Overview of Benign Prostatic Hyperplasia (BPH), Enlarged Prostate
Benign prostatic hyperplasia (BPH), also called benign prostatic hypertrophy, is not simply a case of too many prostate cells. Prostate growth involves hormones, occurs in different types of tissue (e.g., muscular, glandular), and affects men differently. As a result of these differences, treatment varies in each case. There is no cure for BPH and once prostate growth starts, it often continues, unless medical therapy is started.
The prostate grows in two different ways. In one type of growth, cells multiply around the urethra and squeeze it, much like you can squeeze a straw. The second type of growth is middle-lobe prostate growth in which cells grow into the urethra and the bladder outlet area. This type of prostate growth typically requires surgery.

▬▬▬

• How to complete this task:
Continue the overview of benign prostatic hyperplasia from the point where it stops.

• Stored data:
▬▬▬

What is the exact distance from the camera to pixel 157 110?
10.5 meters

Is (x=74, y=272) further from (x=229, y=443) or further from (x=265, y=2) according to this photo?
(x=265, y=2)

▬▬▬

• Exercise answer:
Prostate Gland Anatomy
|Interior Image of Prostate |
Click to enlarge
The prostate is a walnut-sized gland located beneath the bladder and in front of the rectum in men. It is surrounded by a capsule of fibrous tissue called the prostate capsule. The urethra (tube that transports urine and sperm out of the body) passes through the prostate to the bladder neck. Prostate tissue produces prostate specific antigen and prostatic acid phosphatase, an enzyme found in seminal fluid (milky substance that combines with sperm to form semen).
Incidence & Prevalence of BPH
It is difficult to determine the exact incidence and prevalence of BPH because research groups often use different criteria to define the condition. According to the National Institutes of Health (NIH), benign prostatic hyperplasia affects more than 50 percent of men over age 60 and as many as 90 percent of men over the age of 70.